The modern psych movement and all its subcategories were bound to capsize. It didn't happen with Thee Oh Sees going on hiatus, but the announcement had the feeling of a death knell, the inevitable come down. As San Francisco suffocates itself into harsher vibes, useless Los Angeles odes are getting penned by transplants, and the last high water mark splashed across Topanga Canyon in the apartment of Morgan Delt.

There will be those, like Tim Presley, who soldier on oblivious to the passing hour, but if Dwyer's Damaged Bug project or the evolutions of Ty Segall, Tim Cohen, and Ariel Pink are not glaring indications of just how over and done psych is, then we will not kill your high, maaan. But as you wander off into the poppy field to meditate on the tiny gods in the songs of birds, we'll be in the real world where it's all done on Abelton. How fitting that the last great psych record of this generation was originally titled Psychic Death Hole and how sweet a goodbye it is.

The Best Album of January 2014

Morgan Delt, self-titled (Trouble In Mind)

• _Exercise data_
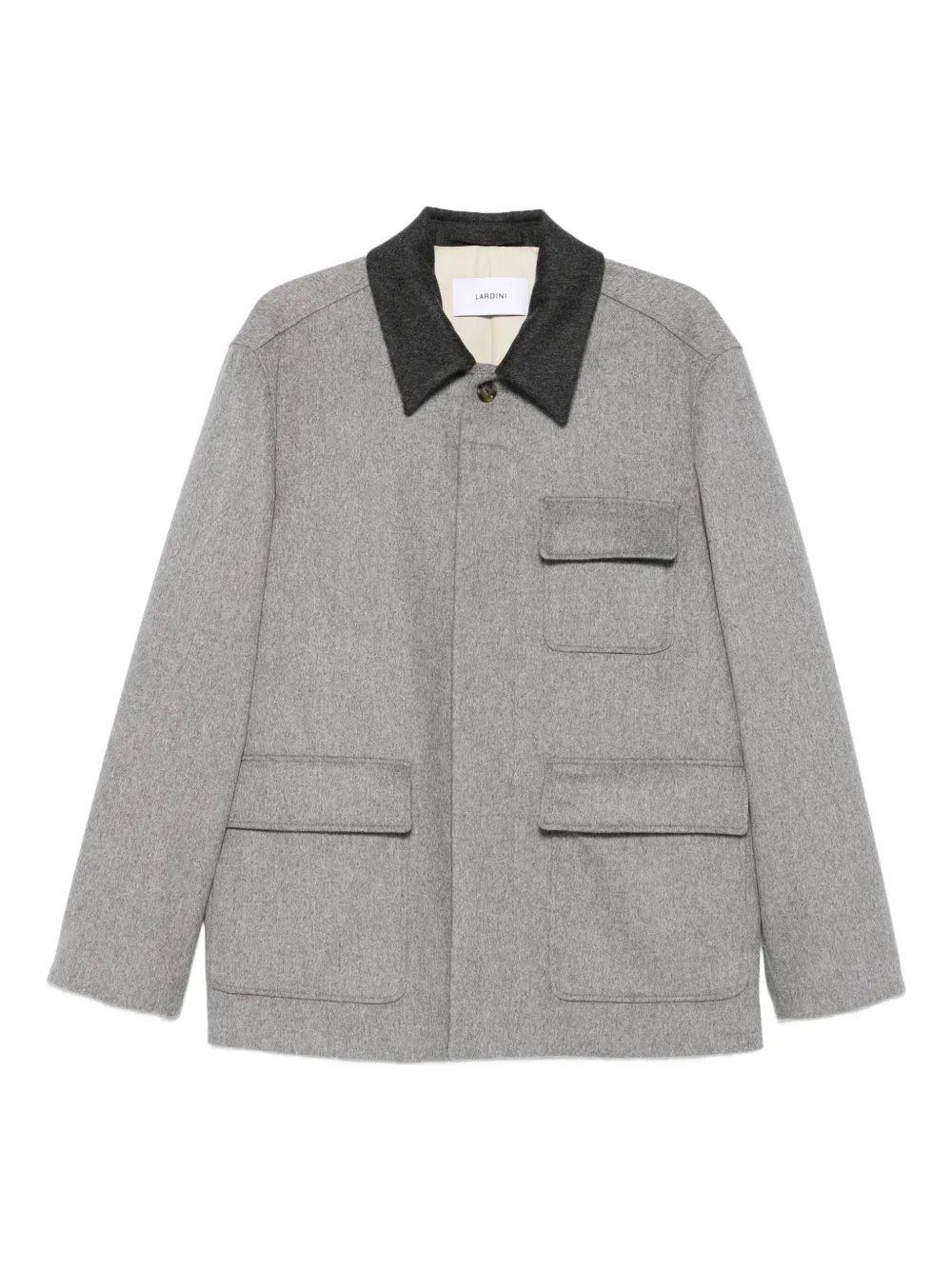 Lardini Wool Shirt Jacket With Contrasting Collar In Gray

• _Your assignment_
In the piece on the end of the psych movement, what was the original title of the last great psych record of this generation?

• _Completed task_
Psychic Death Hole